Data extracted from a collection
================================
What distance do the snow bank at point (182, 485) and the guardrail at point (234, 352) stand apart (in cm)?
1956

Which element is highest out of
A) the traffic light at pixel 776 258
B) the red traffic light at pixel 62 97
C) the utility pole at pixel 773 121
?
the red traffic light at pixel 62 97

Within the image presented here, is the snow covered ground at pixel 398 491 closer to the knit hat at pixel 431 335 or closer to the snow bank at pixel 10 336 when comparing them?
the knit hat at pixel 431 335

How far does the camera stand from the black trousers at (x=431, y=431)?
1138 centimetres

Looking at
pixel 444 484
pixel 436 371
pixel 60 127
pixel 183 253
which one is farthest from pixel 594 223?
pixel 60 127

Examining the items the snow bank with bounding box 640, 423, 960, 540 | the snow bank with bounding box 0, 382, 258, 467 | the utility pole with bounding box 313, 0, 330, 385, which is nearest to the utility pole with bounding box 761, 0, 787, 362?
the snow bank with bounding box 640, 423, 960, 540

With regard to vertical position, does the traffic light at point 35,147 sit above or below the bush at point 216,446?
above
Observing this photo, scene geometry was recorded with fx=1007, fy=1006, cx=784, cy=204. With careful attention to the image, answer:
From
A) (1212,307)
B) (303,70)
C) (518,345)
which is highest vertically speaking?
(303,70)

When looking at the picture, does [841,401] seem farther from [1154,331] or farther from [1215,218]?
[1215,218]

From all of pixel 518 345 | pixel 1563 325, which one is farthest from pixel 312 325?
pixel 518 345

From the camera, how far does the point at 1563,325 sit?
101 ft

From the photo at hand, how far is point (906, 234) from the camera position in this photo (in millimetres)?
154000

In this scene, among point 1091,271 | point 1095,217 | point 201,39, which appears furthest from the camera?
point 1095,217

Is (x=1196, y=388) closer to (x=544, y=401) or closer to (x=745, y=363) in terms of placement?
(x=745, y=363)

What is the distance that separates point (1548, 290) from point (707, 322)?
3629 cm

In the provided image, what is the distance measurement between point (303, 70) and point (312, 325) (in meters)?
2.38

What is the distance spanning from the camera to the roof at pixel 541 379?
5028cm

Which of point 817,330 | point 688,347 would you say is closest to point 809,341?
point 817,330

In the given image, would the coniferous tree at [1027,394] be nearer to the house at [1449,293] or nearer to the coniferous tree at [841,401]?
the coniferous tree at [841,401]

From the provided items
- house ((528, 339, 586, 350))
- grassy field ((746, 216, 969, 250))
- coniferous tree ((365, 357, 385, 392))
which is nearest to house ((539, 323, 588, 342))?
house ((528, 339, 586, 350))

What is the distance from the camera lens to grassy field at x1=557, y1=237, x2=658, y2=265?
================================
Copy the records word for word from their beginning down to and including the line with "1138 centimetres".

*Written response*.
What distance do the snow bank at point (182, 485) and the guardrail at point (234, 352) stand apart (in cm)?
1956

Which element is highest out of
A) the traffic light at pixel 776 258
B) the red traffic light at pixel 62 97
C) the utility pole at pixel 773 121
?
the red traffic light at pixel 62 97

Within the image presented here, is the snow covered ground at pixel 398 491 closer to the knit hat at pixel 431 335 or closer to the snow bank at pixel 10 336 when comparing them?
the knit hat at pixel 431 335

How far does the camera stand from the black trousers at (x=431, y=431)?
1138 centimetres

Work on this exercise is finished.